Key skills include the ability to:
· Identify the viewpoints or theoretical perspectives expressed in a review, critical essay or commentary
· Demonstrate an understanding of the underlying values and assumptions of the review, critical essay or commentary
· Evaluate another interpretation
· Construct an interpretation providing supporting evidence from the text.
Unit 4
Area of Study 1
CREATIVE RESPONSES TO TEXTS
Outcome One
The focus here is on the imaginative techniques used for creating and re-creating a literary work. In composing their own responses, students show both how writers develop images of people and places, and an understanding of language, voice, form and structure. In their adaptation of the tone and the style of the original text, students show an understanding of the concerns and attitudes of the text. Students also reflect critically upon aspects of the text on which their own writing is based, and discuss the purpose and context of their response. On completion of this unit the student should be able to respond imaginatively to a text, and comment on the connections between the text and the response.
Key knowledge includes:
· The point of view, context and form of the original text
· Features of the original text such as characterisation, setting, narrative structure, tone and style of the language and their effects
· Techniques used to create, recreate or adapt a text
Key skills include the ability to:
· Identify and recreate imaginatively what is particular about the construction, context, point of view and form of individual texts
· choose stylistically appropriate features such as characterisation, setting, narrative, tone and style
· demonstrate insight into abstract and complex ideas
· reflect critically on what was learned about the original text in the process of producing a creative response.
Area of Study 2
CLOSE ANALYSIS
Outcome Two
The focus here is on detailed scrutiny of the style, concerns and construction of a text.

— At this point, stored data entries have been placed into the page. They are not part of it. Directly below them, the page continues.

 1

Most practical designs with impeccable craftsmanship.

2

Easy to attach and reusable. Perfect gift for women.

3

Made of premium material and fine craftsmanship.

Students attend closely to textual details to examine the ways specific features and/or moments in the text contribute to their overall interpretations. Students may wish to consider features of the text such as structure, context, genre, imagery, rhythm, irony, voice, setting, stage directions, dialogue, characterisation and mood. On completion of this unit the student should be able to analyse critically features of a text, relating
them to an interpretation of the text as a whole.
Key knowledge includes:
· The effects and nuances of language in the text
· The significance of key passages in interpreting the text as a whole
· Connections between features of a text in developing an interpretation
· The conventions appropriate to presenting an interpretation, such as detailed reference to the text, logical sequencing of ideas, persuasive language and development of argument.

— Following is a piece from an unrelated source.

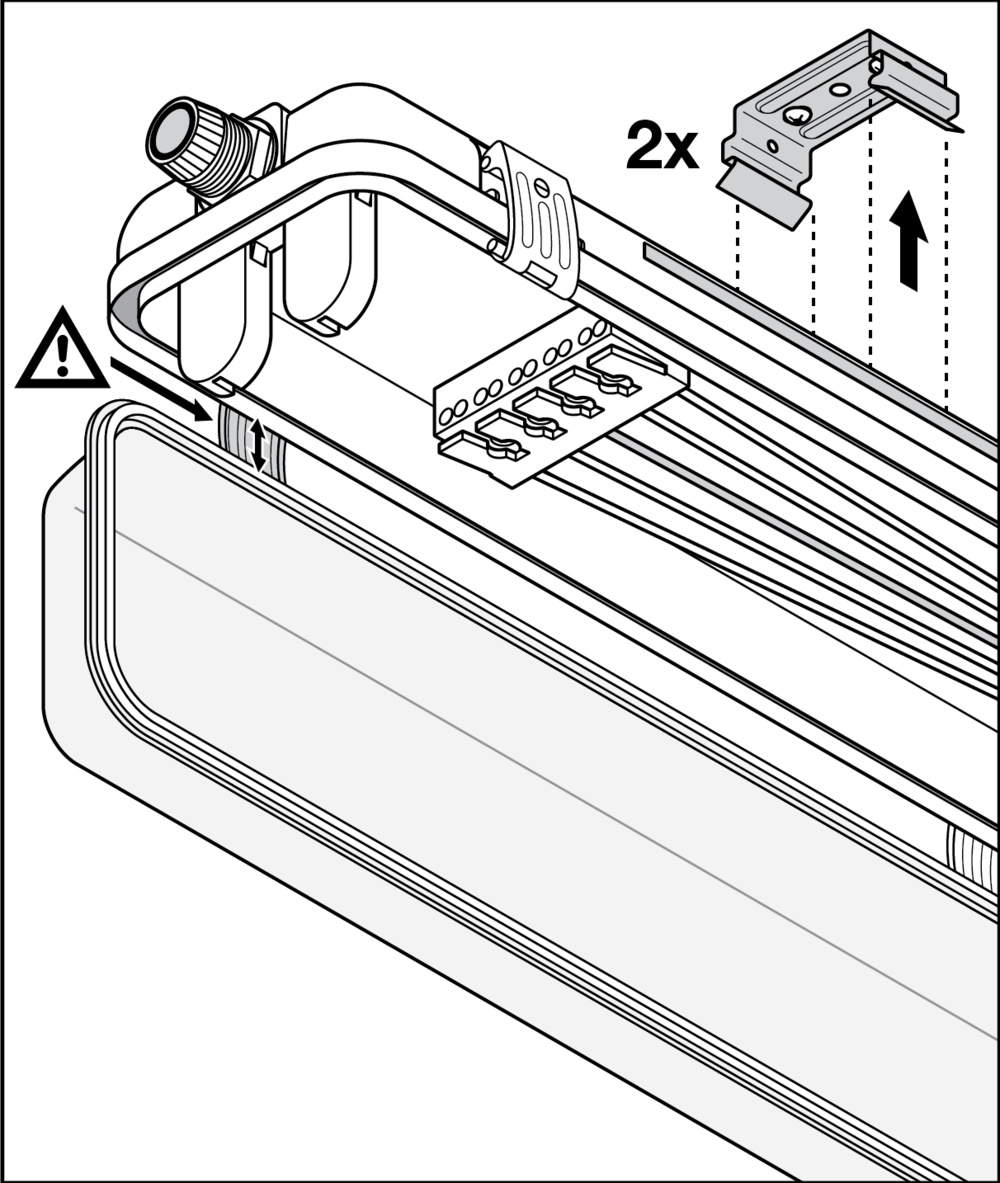 2x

Key skills include the ability to:
· Comment on how certain moments in a text can reveal or reflect developments in the text
· Analyse the features of a text and make appropriate connections between them
End-of-year examination
Description
The task is designed to assess students ability to write sustained interpretations of two different kinds of texts.

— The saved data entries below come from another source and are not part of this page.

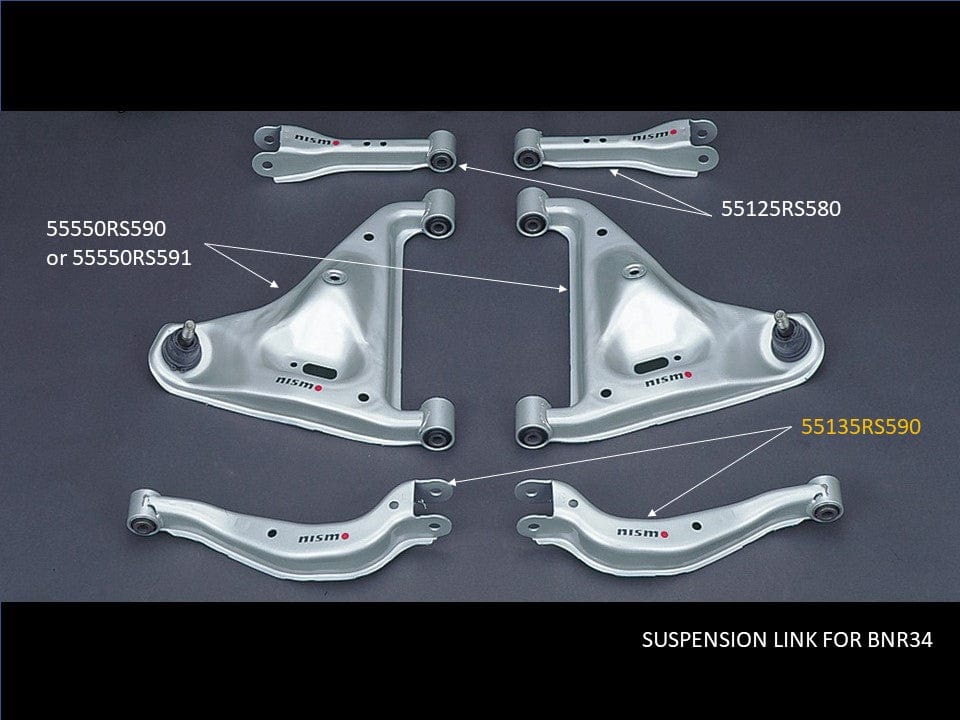 nismo nismo

55125RS580

55550RS590
or 55550RS591

nismo nismo

55135RS590

nismo nismo

SUSPENSION LINK FOR BNR34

Students will produce two pieces of writing in response to questions that require critical analysis and interpretation of two texts studied.
The examination will be set by a panel appointed by the Victorian Curriculum and Assessment Authority.
Conditions
The examination will be completed under the following conditions:
• Duration: two hours.
• Date: end-of-year, on a date to be published annually by the Victorian Curriculum and Assessment Authority.
• Victorian Curriculum and Assessment Authority examination rules will apply. Details of these rules are published annually in the VCE and VCAL Administrative Handbook.
• The examination will be marked by a panel appointed by the Victorian Curriculum and Assessment Authority.
Contribution to final assessment
The examination will contribute 50 per cent to the study score.